Purtroppo l'idea originaria ha altre debolezze che offrono il fianco, quando per esempio s'ispira ad un federalismo di tipo hamiltoniano per quanto riguarda la politica monetaria. Alexander Hamilton, primo Segretario al Tesoro della nuova nazione americana nel 1789, si batté per il rafforzamento del potere federale attraverso l'istituzione di una banca nazionale e per la creazione di un sistema monetario unico. Un'impostazione di riferimento per l'attuale Banca Centrale Europea, la quale però non ha nulla del coordinamento federale, mentre rappresenta un accentramento di tipo privatistico che controlla banche private, non potendo più nemmeno fare le funzioni di una banca di emissione. Lo stesso Altiero Spinelli, a suo tempo, definì “un topolino partorito dalla montagna” l'Atto Unico del 1986, risultante del Progetto di Trattato che istituisce l'Unione Europea del 1985, da cui scaturì il Trattato di Maastricht del 1992. Tutte scelte che fin dalle origini hanno sminuito l'originaria spinta propulsiva, federalista, cosmopolita, pacifista.

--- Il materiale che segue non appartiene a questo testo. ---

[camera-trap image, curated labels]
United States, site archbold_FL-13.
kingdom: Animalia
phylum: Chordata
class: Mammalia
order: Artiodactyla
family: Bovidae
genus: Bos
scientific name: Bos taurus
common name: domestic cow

Gli sviluppi che ne sono succeduti hanno condotto all'attuale situazione politica, che trovo paradossale. Oggi assistiamo allo “spettacolo” di forze più o meno estreme orientate a destra che osteggiano rumorosamente “quest'Europa dei banchieri, non dei popoli”, com'esse dicono. Al di là della sua provenienza questa critica coglie nel segno, perché è sostanzialmente vero che impera un'egemonia finanziaria. Intere popolazioni, messe in ginocchio, s'impoveriscono. L'applicazione spasmodica di un rigore capestro le costringe a pagare debiti iperbolici, derivati soprattutto dalla speculazione e dalla corruzione, di cui non sono responsabili, mentre lo sono le oligarchie politiche e finanziarie sovrastanti, sorrette da un malaffare dilagante.

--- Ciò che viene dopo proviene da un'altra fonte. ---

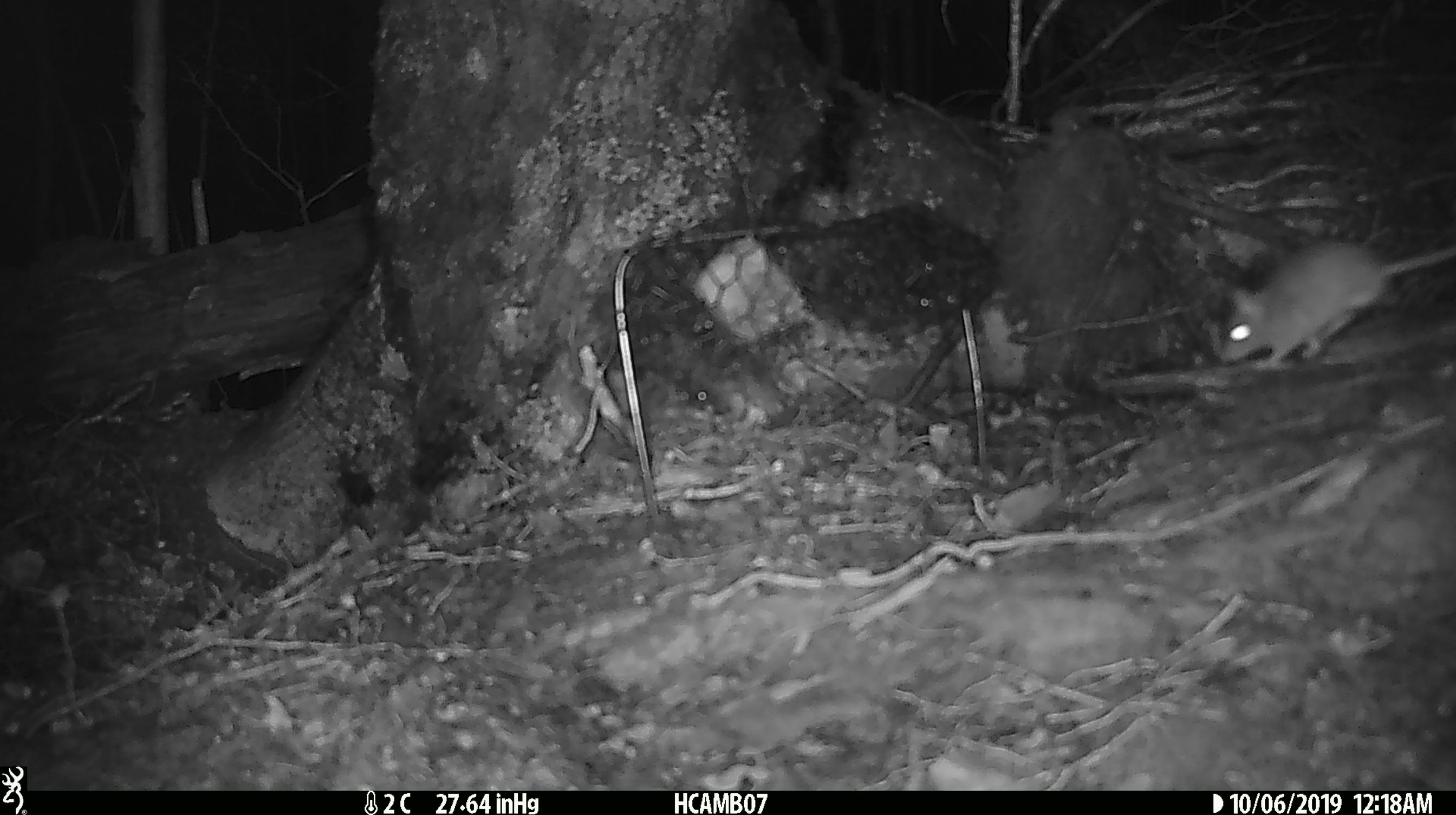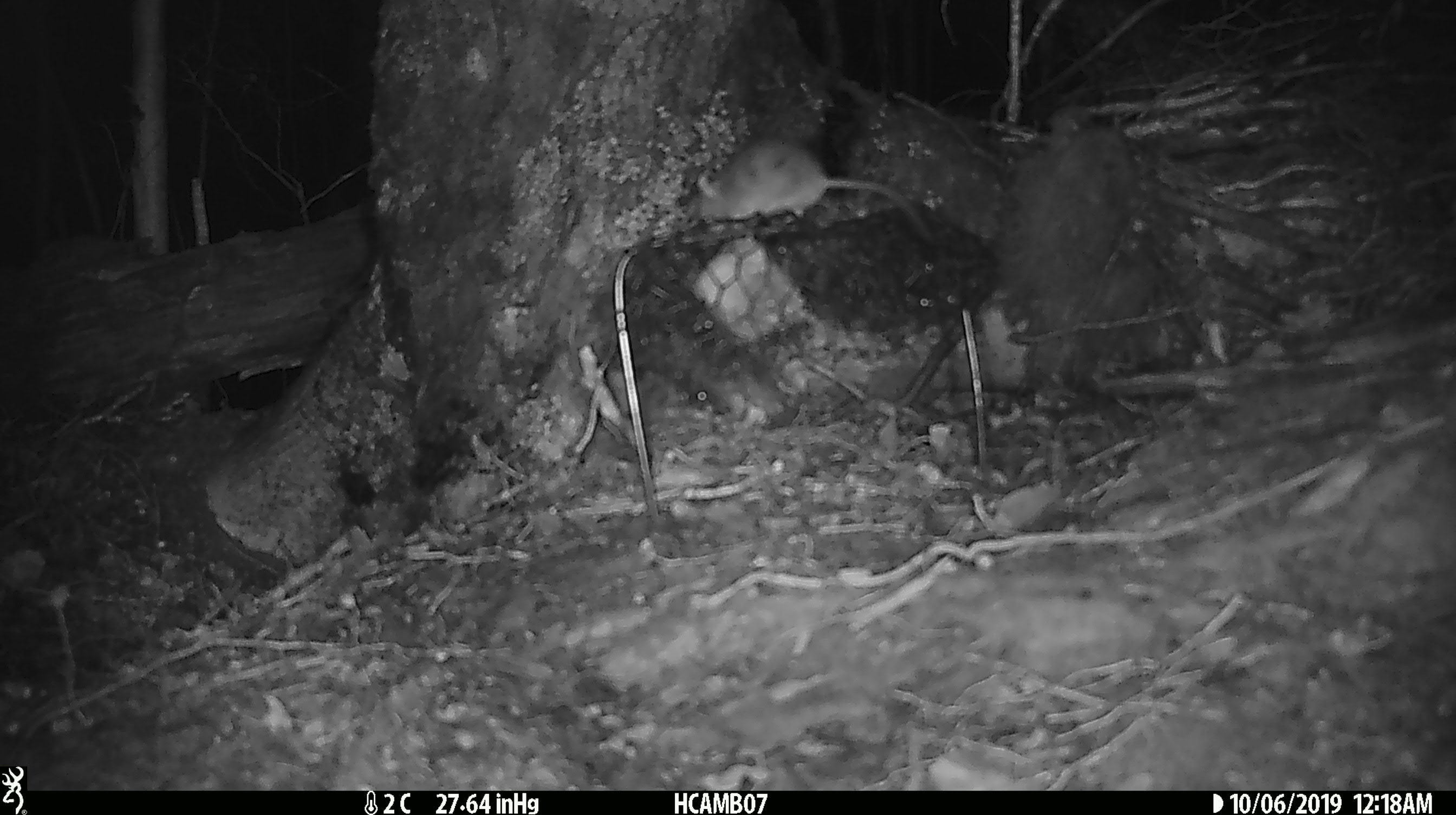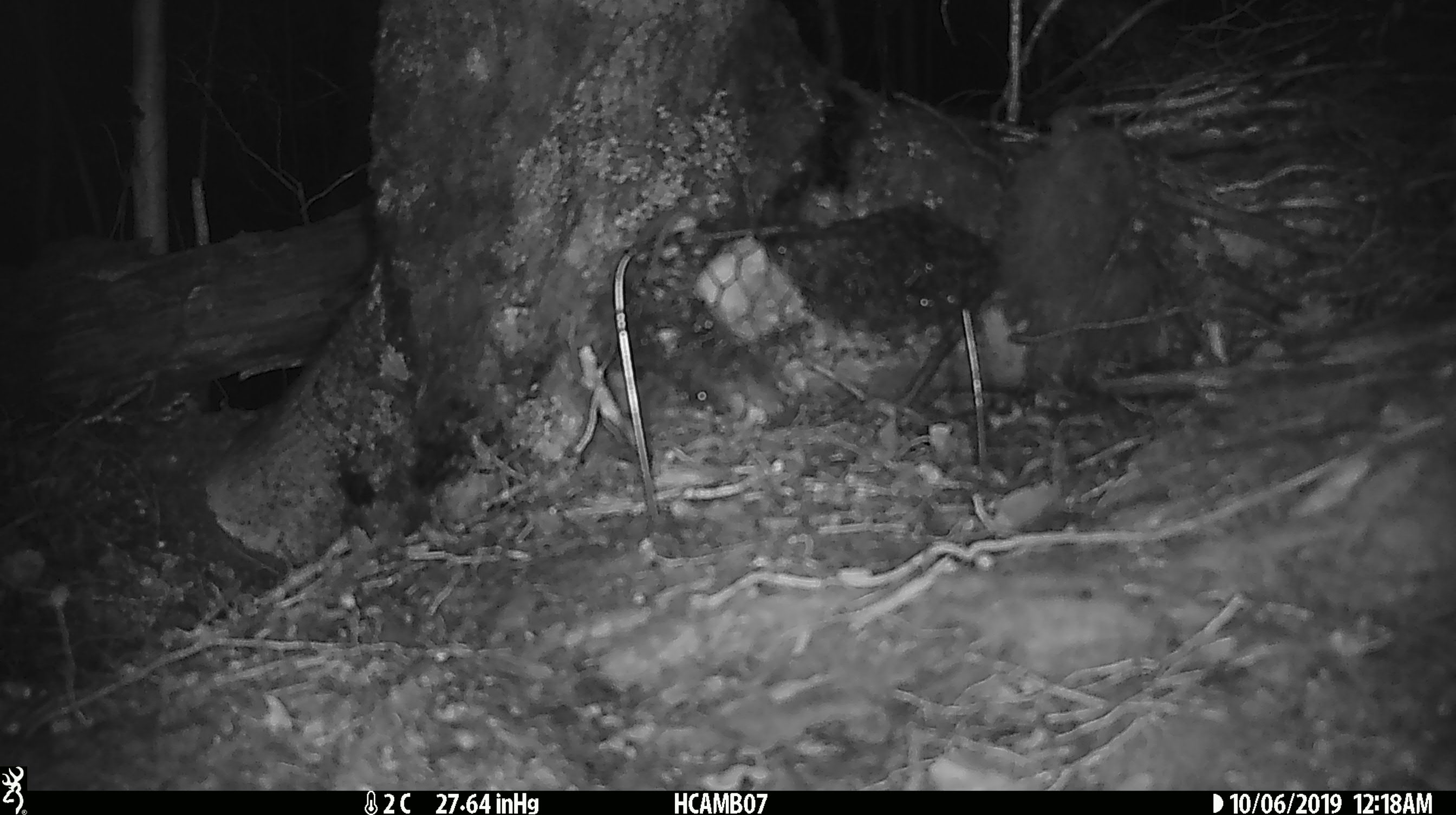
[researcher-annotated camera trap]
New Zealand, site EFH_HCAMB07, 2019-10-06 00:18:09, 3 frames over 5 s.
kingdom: Animalia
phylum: Chordata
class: Mammalia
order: Rodentia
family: Muridae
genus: Mus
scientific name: Mus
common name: mouse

Noi, federalisti non-statalisti
L'impalcatura e le propensioni istituzionali europee sono a tutti gli effetti il risultato di impostazioni tranquillamente riconducibili a una cultura di destra tradizionalmente moderata, non certo a visioni di sinistra, indipendentemente da come si auto/qualificano gli schieramenti che le sostengono. Ciò che si è messo in piedi è sostanzialmente di destra perché è sorretto da un impianto smaccatamente liberista, mentre le logiche federaliste non riescono ad emergere e impostarsi. Al contrario trovano sempre più spazio spinte nazionaliste e xenofobe assieme a tensioni para-militariste. Il paradosso sta nel fatto che una tale macro/impostazione, sempre più marcatamente destrorsa, venga contestata ideologicamente dalle forze politiche di destra, mentre è sostenuta dalle sinistre istituzionali, le quali al massimo emettono qualche fragile vagito di labile critica che non vuole però intaccarne la sostanza.

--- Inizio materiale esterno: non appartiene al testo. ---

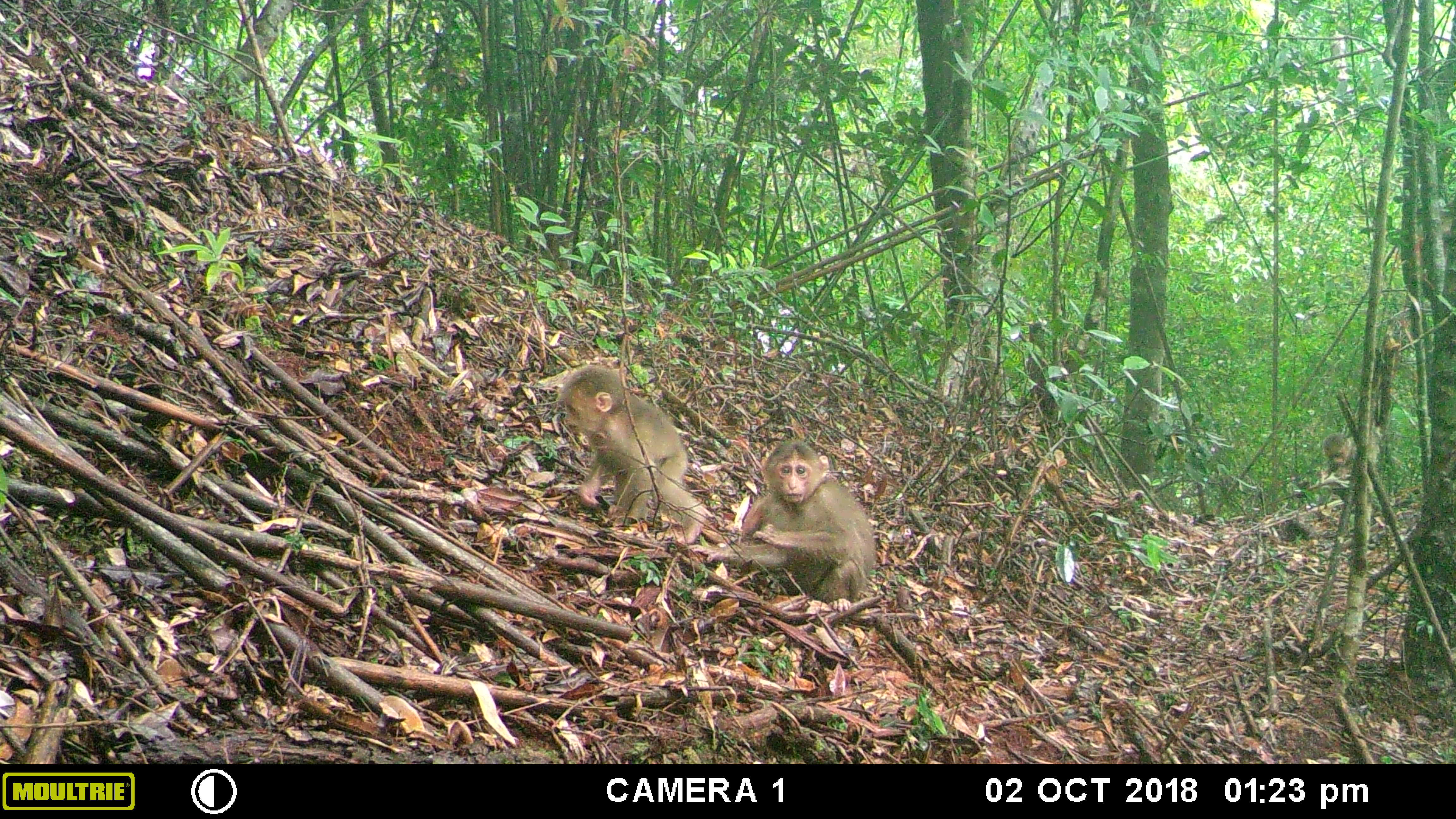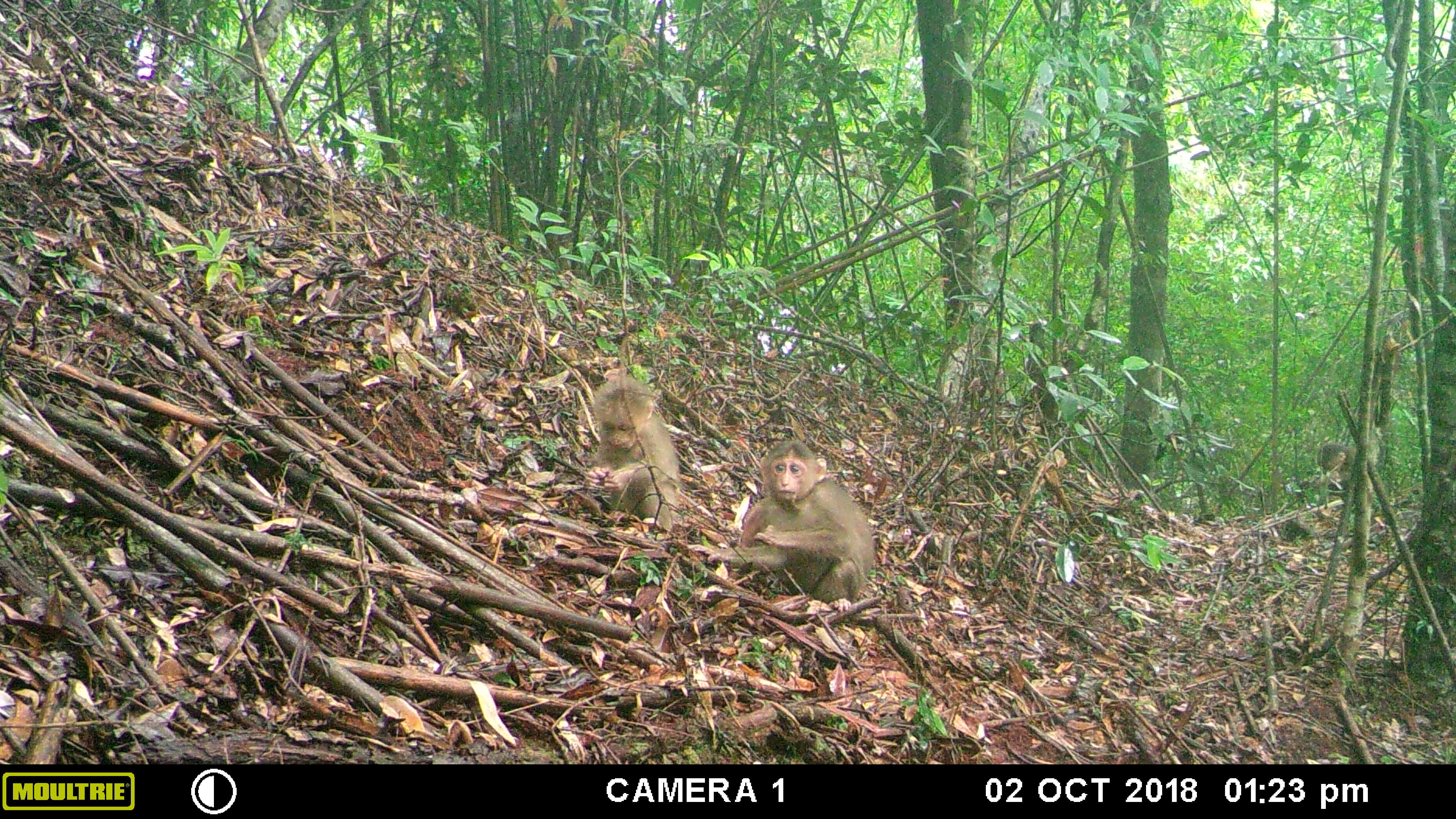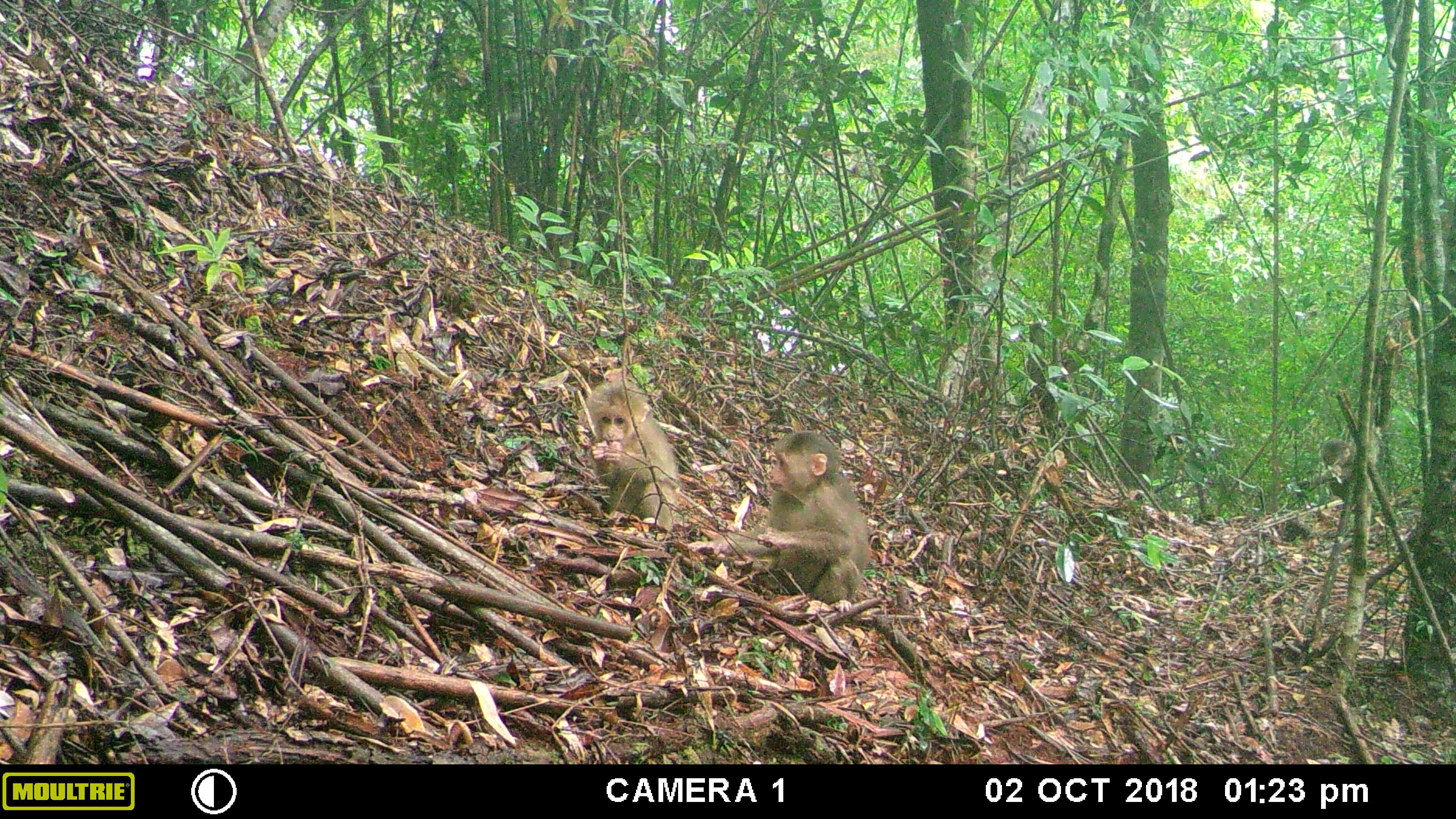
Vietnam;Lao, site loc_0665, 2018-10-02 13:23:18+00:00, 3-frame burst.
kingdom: Animalia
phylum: Chordata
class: Mammalia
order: Primates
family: Cercopithecidae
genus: Macaca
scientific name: Macaca arctoides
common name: stump-tailed macaque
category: stump tailed macaque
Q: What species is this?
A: Stump tailed macaque (stump-tailed macaque) (Macaca arctoides).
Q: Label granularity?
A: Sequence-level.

Insomma è un disastro. Noi, che da federalisti siamo soprattutto non-statalisti, guardiamo con grande preoccupazione gli sviluppi di un tale aborto politico, sorto idealmente per dare principio ad un'era di pace, di apertura cosmopolita e di avvio a solidarietà internazionaliste, che invece sta favorendo rigurgiti xenofobi al limite del razzismo, spinte revansciste, slanci di tipo autoritario accompagnati da frequenti voglie dispotico-assolutistiche. Il tutto immerso in un brodo di egemonia finanziaria, che ci sta impoverendo perché favorisce “élite” plutocratiche che dominano incontrastate.